* _Text segment_

[Begin]

It is only because this living labour itself thereby becomes capital, variable-capital, that a surplus value is produced, and that its monetary equivalent thereby expands.
“In the actual production process the living labour is transformed into capital through the fact that on the one hand it reproduces the wages —that is, the value of the variable capital —and on the other hand it creates surplus-value; and through this process of transformation the whole sum of money is transformed into capital, although the part of it which varies directly is only the part expended in wages.” (p 395)
Marx makes special note of this fact that although it is only the variable capital which produces the surplus value, it represents an expansion of the whole capital – c + v. This is important because it is the basis of the rate of profit, and for capitalist production, where prices of production rule, those prices are based on this expansion of the whole capital, i.e. the cost of production, c + v, plus the average profit, p.
“Moreover the transformation of v into v+x, and therefore of (c+v) into (c+v)+x, could only take place through the transformation of a part of the money into c, The one part can only be transformed into variable capital through the other part being transformed into constant capital.” (p 395)

[End]

* _Data block_

[Begin]

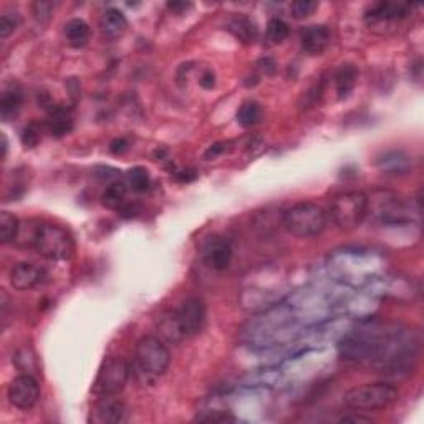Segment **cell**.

[End]

* _List of tasks_
**A)** From the passage on variable capital, print the text beginning at the words "Marx makes special" and stopping after "average profit, p.".
**B)** In the passage on variable capital, what are prices of production said to be based on?

* _Answers for the tasks_
**A)**
Marx makes special note of this fact that although it is only the variable capital which produces the surplus value, it represents an expansion of the whole capital – c + v. This is important because it is the basis of the rate of profit, and for capitalist production, where prices of production rule, those prices are based on this expansion of the whole capital, i.e. the cost of production, c + v, plus the average profit, p.

**B)** They are based on the expansion of the whole capital: the cost of production, c + v, plus the average profit, p.